2018 Jeep Wrangler Rubicon Alaska Cannonball


2018 Jeep Wrangler

Last week I hopped off the Oklahoma panhandle into Grenville, New Mexico. After a tight right-left on Grenville’s Lake Road, the tarmac fell away into immense, scrub-filled valleys rimmed by rock spires and elevated mesas. Pushing into Colorado from the southeast, elevation and high-plains beauty come quickly. It’s like driving through the imaginary Arcadias on bottled water labels, or one of those 5,000-piece puzzle sets that grandparents and aunts devote months and bottles of gin to.

I’m shacked up in Dove Creek’s surprisingly quaint Country Inn because rain. Here are some notes from the road.

For lack of time and space, I only mentioned the Jeep Collection in Suwanee, Georgia in passing last week. Once more: if you’re a fan of Jeeps and you get to the Atlanta metro area, I highly recommend a visit — and look at the pictures at the bottom of this article. The 2018 Wrangler Rubicon I’m driving now sports Willys icons on the gear shift lever, windshield, and wheels, and when you turn the rig on, a graphic in the dash cluster morphs from a Willys into a JL Wrangler. Jeep insists on carrying the torch of its origins, so I found it edifying to sit in all four of those origins at the Jeep Collection. I can tell you this: the Americans who fought WWII were a lot smaller than we are.

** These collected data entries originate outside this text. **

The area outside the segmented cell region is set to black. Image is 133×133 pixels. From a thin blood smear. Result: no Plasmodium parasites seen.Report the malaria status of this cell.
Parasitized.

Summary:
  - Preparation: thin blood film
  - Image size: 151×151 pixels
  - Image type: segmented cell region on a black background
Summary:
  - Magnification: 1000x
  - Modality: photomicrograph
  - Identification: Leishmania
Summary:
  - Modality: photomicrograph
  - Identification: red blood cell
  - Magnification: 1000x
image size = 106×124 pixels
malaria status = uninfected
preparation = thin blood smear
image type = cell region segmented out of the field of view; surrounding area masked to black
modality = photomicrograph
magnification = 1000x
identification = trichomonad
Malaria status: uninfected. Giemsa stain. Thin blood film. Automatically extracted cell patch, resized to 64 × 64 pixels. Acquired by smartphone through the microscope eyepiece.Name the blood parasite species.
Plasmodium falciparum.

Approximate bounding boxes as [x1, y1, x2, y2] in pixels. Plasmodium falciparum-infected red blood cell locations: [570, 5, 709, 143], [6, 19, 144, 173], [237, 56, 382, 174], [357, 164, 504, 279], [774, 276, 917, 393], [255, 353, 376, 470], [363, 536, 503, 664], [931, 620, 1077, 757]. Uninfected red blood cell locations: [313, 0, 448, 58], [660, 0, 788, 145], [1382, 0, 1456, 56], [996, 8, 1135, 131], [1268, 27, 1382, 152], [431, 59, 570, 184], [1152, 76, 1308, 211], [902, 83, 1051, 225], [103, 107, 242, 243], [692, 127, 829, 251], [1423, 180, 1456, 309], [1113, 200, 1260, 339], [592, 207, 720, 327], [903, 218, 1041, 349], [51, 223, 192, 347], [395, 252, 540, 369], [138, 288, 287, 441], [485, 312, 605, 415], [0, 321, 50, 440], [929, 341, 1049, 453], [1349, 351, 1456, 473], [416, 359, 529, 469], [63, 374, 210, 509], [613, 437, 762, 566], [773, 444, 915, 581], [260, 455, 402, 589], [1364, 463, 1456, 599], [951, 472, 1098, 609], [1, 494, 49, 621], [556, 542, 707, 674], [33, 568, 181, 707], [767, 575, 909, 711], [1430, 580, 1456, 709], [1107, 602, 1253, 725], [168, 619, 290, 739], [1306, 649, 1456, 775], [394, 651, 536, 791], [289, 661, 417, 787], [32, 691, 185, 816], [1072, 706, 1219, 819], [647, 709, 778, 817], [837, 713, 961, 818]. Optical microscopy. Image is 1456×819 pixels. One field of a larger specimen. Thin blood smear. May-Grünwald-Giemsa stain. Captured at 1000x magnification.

Two-door Wranglers have an 18.5-gallon tank, four-door Unlimited models get a 21.5-gallon tank. The EPA rating: 18 city, 23 highway, 20 combined. I took possession with 9,016 miles. I’ve stopped at Shell 31 times to pour in about 440 gallons of regular unleaded to drive 7,243 miles. Including the full tank that came with the Jeep, the math registers a 16.5-mpg average. I have no complaints, since that takes into account a few hundred pounds of stowage, doing 65 to 80 miles per hour during highway stints, and lots of low- and high-speed spells in 4H.

The Jeep wave is a real thing. I’d read about it, but hadn’t prepared for it — it doesn’t exist in L.A. I believe the first waves started in North Carolina, but that might only be where I began to notice them. Ferrari drivers wave at one another, but there aren’t that many Ferraris on the road.

The Jeep family does more than wave. When I stopped beside a rural Arkansas road for a break, a Grand Cherokee passed me and pulled over. A woman hopped out and came my way, asking, “You all right?” I said yes. “You sure?” I said yes again. Her name was Sundi, she’s a member of the Seven Slots Jeep Club of Arkansas, and she was lovely. She said she stops for every Jeep that’s pulled over — “It’s the Jeeper code.”